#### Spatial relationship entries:
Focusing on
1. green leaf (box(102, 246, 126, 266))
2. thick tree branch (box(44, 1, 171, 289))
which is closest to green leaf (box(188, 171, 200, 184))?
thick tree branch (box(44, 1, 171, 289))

#### Request:
Reproduce the entries above word for word.

#### Complete output:
Focusing on
1. green leaf (box(102, 246, 126, 266))
2. thick tree branch (box(44, 1, 171, 289))
which is closest to green leaf (box(188, 171, 200, 184))?
thick tree branch (box(44, 1, 171, 289))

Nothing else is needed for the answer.